Copy the rows below word for word, beginning with the line that contains "How much distance" and continuing through the last line of the rows.

Spatial question rows
====================
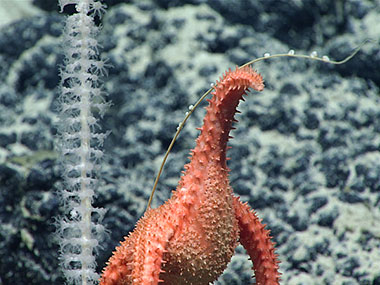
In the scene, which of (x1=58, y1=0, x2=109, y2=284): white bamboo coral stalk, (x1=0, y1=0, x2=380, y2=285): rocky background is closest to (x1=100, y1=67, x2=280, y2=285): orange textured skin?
(x1=58, y1=0, x2=109, y2=284): white bamboo coral stalk

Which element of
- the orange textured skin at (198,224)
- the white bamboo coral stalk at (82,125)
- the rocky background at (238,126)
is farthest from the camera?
the rocky background at (238,126)

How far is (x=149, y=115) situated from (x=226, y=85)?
124 centimetres

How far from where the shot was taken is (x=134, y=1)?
264 cm

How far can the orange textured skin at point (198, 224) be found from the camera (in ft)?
3.69

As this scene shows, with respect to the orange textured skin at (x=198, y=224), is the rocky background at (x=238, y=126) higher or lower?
lower

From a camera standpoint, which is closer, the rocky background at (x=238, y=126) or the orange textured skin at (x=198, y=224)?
the orange textured skin at (x=198, y=224)

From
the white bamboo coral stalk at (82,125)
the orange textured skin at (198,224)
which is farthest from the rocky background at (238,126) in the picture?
the orange textured skin at (198,224)

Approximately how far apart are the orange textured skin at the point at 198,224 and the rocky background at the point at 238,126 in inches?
26.1

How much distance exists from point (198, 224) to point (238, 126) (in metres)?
1.23

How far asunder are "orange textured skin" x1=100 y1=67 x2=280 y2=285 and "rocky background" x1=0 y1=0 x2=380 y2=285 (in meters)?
0.66

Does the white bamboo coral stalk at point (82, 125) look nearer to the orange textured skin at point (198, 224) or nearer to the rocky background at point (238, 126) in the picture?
the orange textured skin at point (198, 224)

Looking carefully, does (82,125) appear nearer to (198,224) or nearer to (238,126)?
(198,224)

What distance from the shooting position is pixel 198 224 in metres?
1.15

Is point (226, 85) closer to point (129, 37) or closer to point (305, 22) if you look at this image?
====================
TASK ANSWER
How much distance exists from point (198, 224) to point (238, 126) (in metres)?
1.23

How far asunder are "orange textured skin" x1=100 y1=67 x2=280 y2=285 and "rocky background" x1=0 y1=0 x2=380 y2=285 (in meters)?
0.66

Does the white bamboo coral stalk at point (82, 125) look nearer to the orange textured skin at point (198, 224) or nearer to the rocky background at point (238, 126) in the picture?
the orange textured skin at point (198, 224)

Looking carefully, does (82,125) appear nearer to (198,224) or nearer to (238,126)?
(198,224)

What distance from the shooting position is pixel 198 224 in metres?
1.15

Is point (226, 85) closer to point (129, 37) or closer to point (305, 22) if you look at this image?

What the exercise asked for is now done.